▶ **TEXT PASSAGE**
+ + + + +

This paper proposes to explore interfacing as fertile resistance through three philosophical concepts:
- Michel Serre’s concept of the parasite within relation – the interference or noise that multiplies and disrupts relation.
- A. N. Whitehead’s ‘tension of the non-compossible’, intensities through which the drive towards invention is generated, and Deleuze’s reading of the ‘fold of the outside’, which folds that which is beyond relation – the absolute outside – into the stratified in order to destabilize it.

+ + + + +

Saved entries
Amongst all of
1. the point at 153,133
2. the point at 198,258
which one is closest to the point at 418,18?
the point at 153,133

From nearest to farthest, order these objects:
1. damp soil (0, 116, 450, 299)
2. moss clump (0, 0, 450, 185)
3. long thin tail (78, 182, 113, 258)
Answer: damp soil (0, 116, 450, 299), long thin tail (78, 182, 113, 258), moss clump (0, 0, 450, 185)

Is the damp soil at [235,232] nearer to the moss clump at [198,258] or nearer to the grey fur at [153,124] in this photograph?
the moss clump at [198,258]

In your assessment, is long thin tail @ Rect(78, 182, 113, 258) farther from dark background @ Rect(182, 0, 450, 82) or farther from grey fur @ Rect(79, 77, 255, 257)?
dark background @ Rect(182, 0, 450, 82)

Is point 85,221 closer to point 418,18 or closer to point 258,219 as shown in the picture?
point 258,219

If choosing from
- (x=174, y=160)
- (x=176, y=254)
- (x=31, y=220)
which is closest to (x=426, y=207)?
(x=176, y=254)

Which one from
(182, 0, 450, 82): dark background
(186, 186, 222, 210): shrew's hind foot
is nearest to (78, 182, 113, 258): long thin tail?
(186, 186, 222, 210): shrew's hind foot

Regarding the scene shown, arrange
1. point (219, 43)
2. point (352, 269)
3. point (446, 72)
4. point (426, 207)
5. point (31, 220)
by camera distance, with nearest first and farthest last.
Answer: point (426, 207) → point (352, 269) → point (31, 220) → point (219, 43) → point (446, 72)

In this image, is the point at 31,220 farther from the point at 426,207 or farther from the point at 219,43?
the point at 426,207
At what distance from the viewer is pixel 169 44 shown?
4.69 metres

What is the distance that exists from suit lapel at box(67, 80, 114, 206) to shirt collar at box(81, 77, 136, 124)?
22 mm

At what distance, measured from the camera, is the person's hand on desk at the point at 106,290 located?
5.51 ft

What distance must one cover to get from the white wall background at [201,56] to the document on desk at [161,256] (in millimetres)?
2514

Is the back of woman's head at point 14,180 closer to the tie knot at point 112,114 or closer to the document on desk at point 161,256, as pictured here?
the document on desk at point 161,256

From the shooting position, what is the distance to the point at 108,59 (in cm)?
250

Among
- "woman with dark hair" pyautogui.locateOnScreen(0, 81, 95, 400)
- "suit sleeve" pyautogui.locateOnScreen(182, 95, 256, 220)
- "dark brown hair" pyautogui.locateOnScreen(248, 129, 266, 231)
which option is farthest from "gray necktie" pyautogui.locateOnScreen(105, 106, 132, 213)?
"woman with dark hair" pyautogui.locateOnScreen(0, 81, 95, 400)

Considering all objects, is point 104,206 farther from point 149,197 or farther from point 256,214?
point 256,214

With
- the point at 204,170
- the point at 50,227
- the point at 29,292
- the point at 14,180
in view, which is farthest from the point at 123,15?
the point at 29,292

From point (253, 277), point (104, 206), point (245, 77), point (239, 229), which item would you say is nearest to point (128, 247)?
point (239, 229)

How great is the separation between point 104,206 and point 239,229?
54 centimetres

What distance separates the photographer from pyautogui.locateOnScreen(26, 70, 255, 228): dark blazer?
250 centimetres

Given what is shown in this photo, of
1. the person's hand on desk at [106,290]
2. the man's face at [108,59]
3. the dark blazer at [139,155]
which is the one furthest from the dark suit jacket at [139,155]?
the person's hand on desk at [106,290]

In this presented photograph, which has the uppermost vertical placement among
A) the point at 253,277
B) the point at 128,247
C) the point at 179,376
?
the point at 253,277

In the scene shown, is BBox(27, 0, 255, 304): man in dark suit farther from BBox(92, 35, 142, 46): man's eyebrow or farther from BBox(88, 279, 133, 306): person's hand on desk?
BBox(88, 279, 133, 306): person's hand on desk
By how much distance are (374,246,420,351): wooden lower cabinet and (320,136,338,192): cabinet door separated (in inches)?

+ + + + +

▶ **YOUR INSTRUCTIONS**
Please extend the passage on interfacing as fertile resistance, beginning right after its last sentence. The rows are unrelated to the passage.

▶ **EXPECTED ANSWER**
- Simondon’s concept of the concretization of an event, a tending towards autopoeisis evolving through nexüs of interfacings.
These concepts will be unpacked through an examination of Raphael Lozano-Hemmer’s Relational Architecture (1997-2007) series of works, with particular emphasis on the tactic of positioning the body as mediator or resistor between technical objects to create complex relational outcomes.